Thunderbolt 3: Now on the CPU*

One of the big failures of the Thunderbolt technology since its inception has been its adoption beyond that Apple ecosystem. In order to use it, both the host and the device needed TB controllers supplied by Intel. It wasn’t until Thunderbolt 3 started to use USB Type-C, and Thunderbolt 3 having enough bandwidth to support external graphics solutions, that we started to see the number of available devices start to pick up. The issue still remains that the host and device need an expensive Intel-only controller, but the ecosystem was starting to become more receptive to its uses.

With Ice Lake, that gets another step easier.
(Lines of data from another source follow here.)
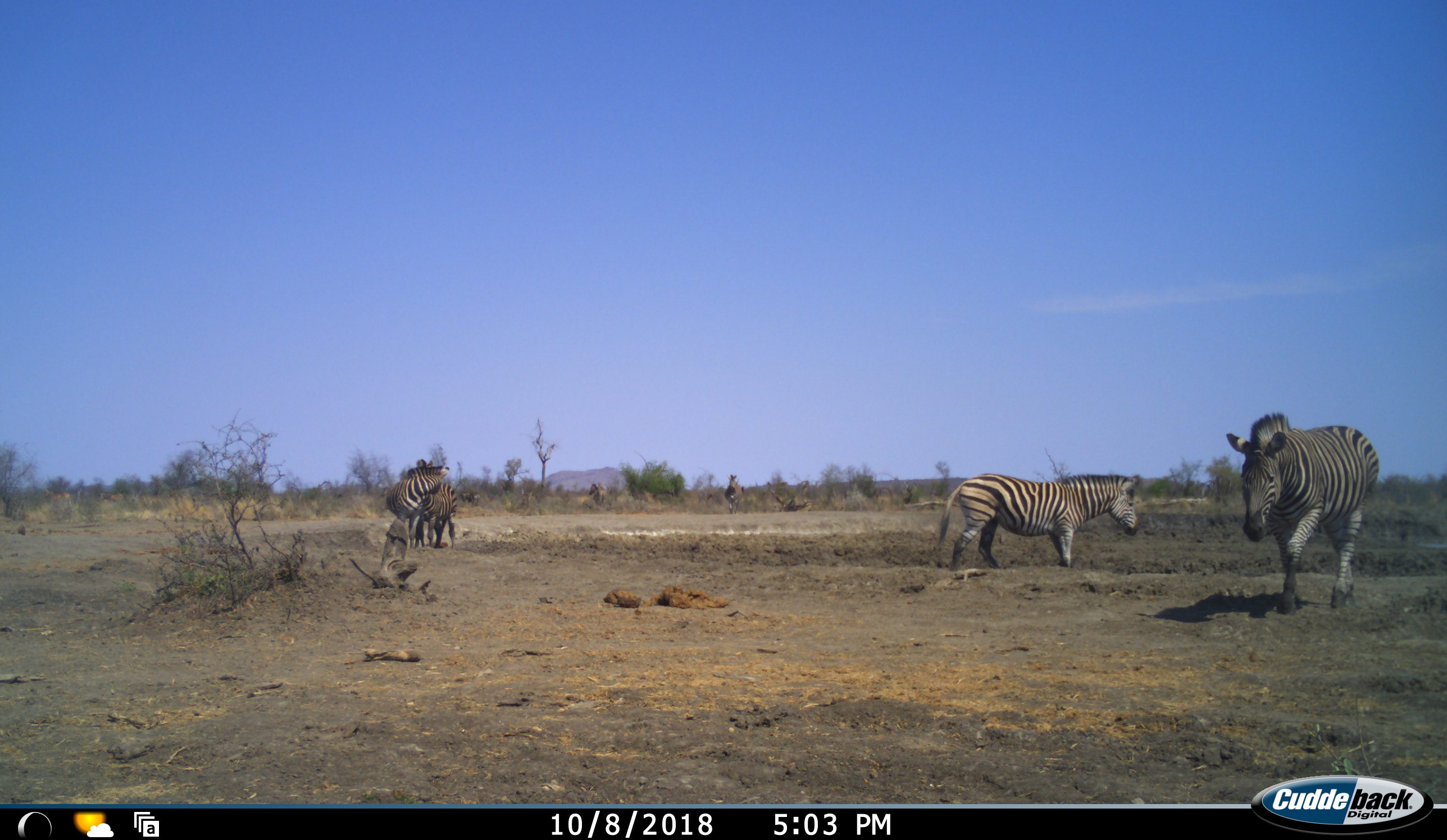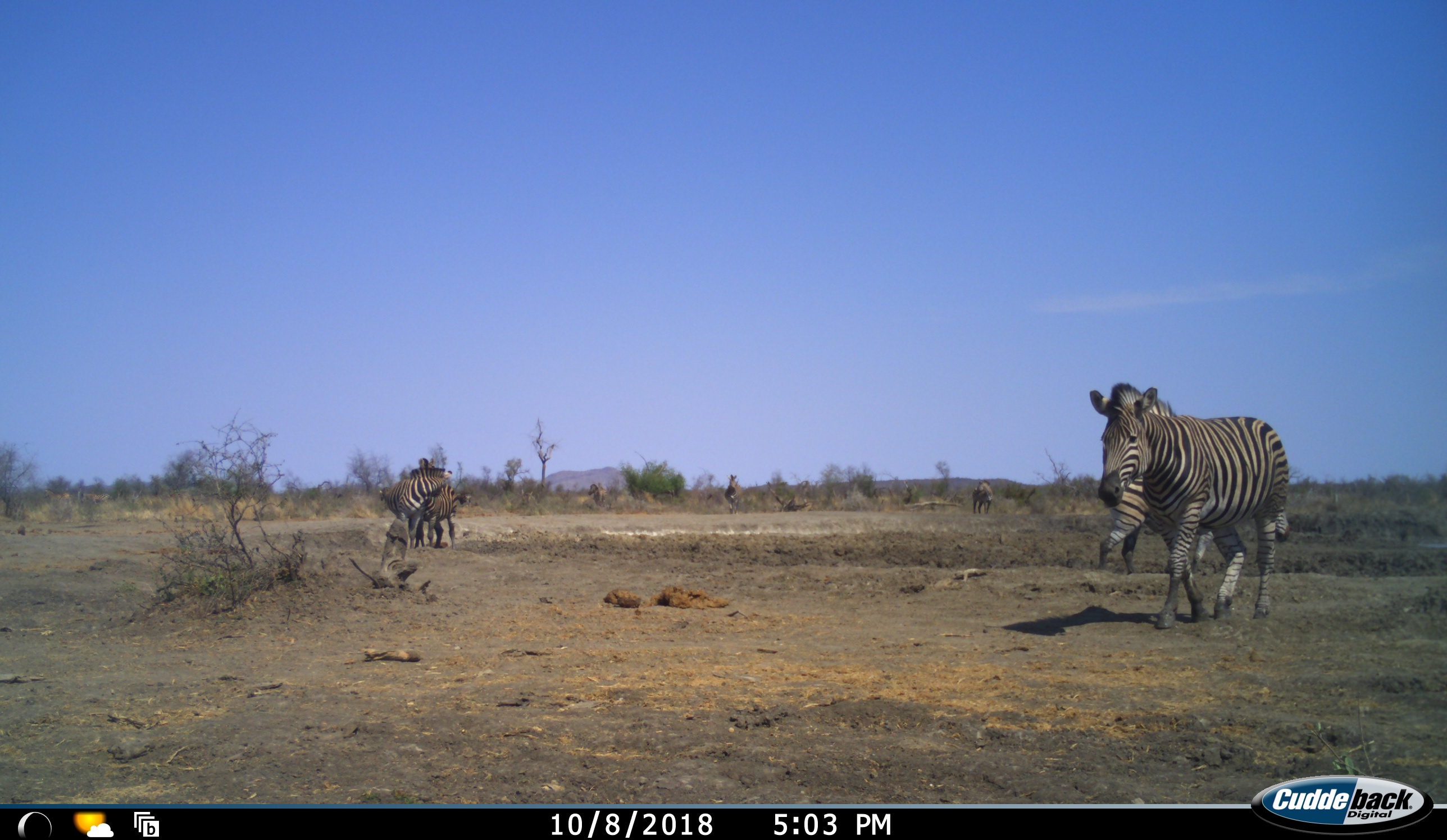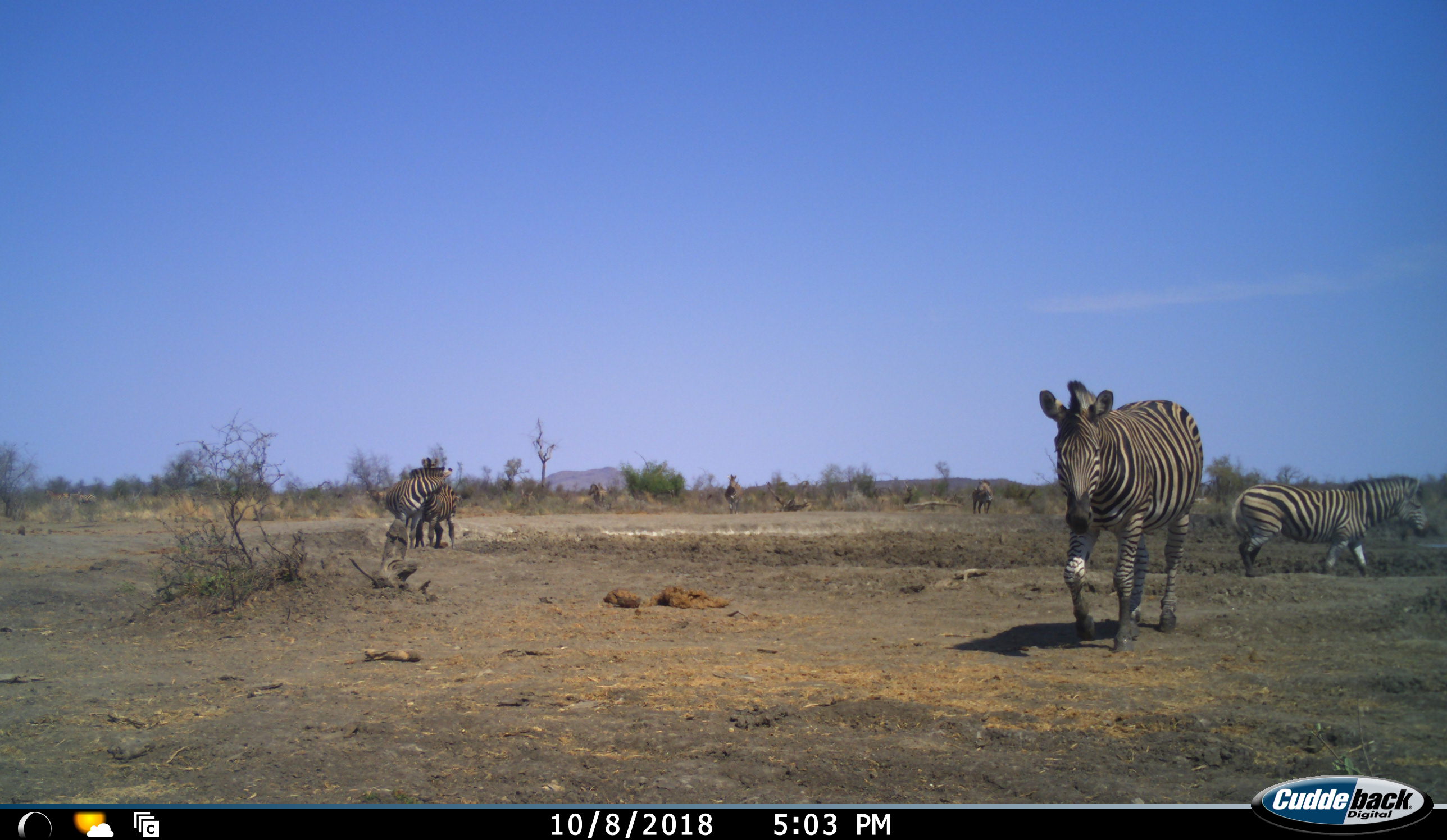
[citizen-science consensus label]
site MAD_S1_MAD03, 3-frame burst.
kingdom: Animalia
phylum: Chordata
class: Mammalia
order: Perissodactyla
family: Equidae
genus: Equus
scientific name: Equus quagga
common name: plains zebra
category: zebraplains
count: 6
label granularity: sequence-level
Rather than bundle TB3 support into the chipset, Intel has integrated it on the die of Ice Lake, and it takes up a sizable amount of space. Each Ice Lake CPU can support up to four TB3 ports, with each TB3 port getting a full PCIe 3.0 x4 root complex link internally for full bandwidth. (For those keeping count, it means Ice Lake technically has 32 PCIe 3.0 lanes total).

Intel has made it so each side of the CPU can support two TB3 links direct from the processor. There is still some communication back and forth with the chipset (PCH), as the Type-C ports need to have USB modes implemented. It’s worth noting that TB3 can’t be directly used out of the box, however.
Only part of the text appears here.